• [PASSAGE SHOWN]
==*==
When the crisis hit in 2008, the Federal Reserve started giving the banks a modest amount of interest (0.25%) on their holdings at the Fed. The banks, looking to bolster their reserves to cover their massive losses in the real estate market, flooded the Fed with cash. The Fed was busy using its cash to purchase worthless mortgage-backed securities from the Wall Street banks at face value.
Now the Fed wants to shrink the monetary supply. Normally the Fed would do this buy selling off its assets. However, unlike through most of the Fed's history, its assets are illiquid. They are no longer flush with liquid Treasury bonds. Now they have hundreds of billions of illiquid mortgage-backed securities on their books that they can't sell without a) taking a huge loss that they don't want to admit, and b) forcing mortgage rates up, which would cause a second leg down in the housing market.
==*==
• [DATASET ROWS]

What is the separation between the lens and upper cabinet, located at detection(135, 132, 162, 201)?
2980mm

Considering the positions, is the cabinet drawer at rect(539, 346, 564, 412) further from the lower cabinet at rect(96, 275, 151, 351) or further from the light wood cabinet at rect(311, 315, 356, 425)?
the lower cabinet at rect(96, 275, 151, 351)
==*==
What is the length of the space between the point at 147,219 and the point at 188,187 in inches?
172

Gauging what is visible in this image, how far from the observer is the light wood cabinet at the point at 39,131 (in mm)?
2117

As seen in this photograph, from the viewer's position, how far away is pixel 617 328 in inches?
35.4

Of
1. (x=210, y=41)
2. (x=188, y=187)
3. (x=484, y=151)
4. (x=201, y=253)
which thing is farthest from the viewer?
==*==
• [GIVEN REQUEST 1] Rewrite everything in the Federal Reserve passage from "When the crisis" down to "the housing market.", putting "mortgage bonds" in place of "mortgage-backed securities".
• [GIVEN REQUEST 2] Write the next part of the Federal Reserve passage, starting after its last sentence.
You won't need the entries for this.

• [EXERCISE ANSWER 1]
When the crisis hit in 2008, the Federal Reserve started giving the banks a modest amount of interest (0.25%) on their holdings at the Fed. The banks, looking to bolster their reserves to cover their massive losses in the real estate market, flooded the Fed with cash. The Fed was busy using its cash to purchase worthless mortgage bonds from the Wall Street banks at face value.
Now the Fed wants to shrink the monetary supply. Normally the Fed would do this buy selling off its assets. However, unlike through most of the Fed's history, its assets are illiquid. They are no longer flush with liquid Treasury bonds. Now they have hundreds of billions of illiquid mortgage bonds on their books that they can't sell without a) taking a huge loss that they don't want to admit, and b) forcing mortgage rates up, which would cause a second leg down in the housing market.

• [EXERCISE ANSWER 2]
So how can the Fed shrink the monetary supply, and thus reduce inflationary pressure, without crashing the mortgage market and the banking sector with it?
By doing another bailout! The Fed's exit plan will call for increasing this interest rate, to encourage the banks to keep more money in excess reserves instead of lending it into to the economy and thus expanding the money supply.
The idea here is that, by increasing the amount of money on account at the Fed, the Fed will reduce the amount of money that gets loaned out to businesses and consumers, thus forestalling inflation.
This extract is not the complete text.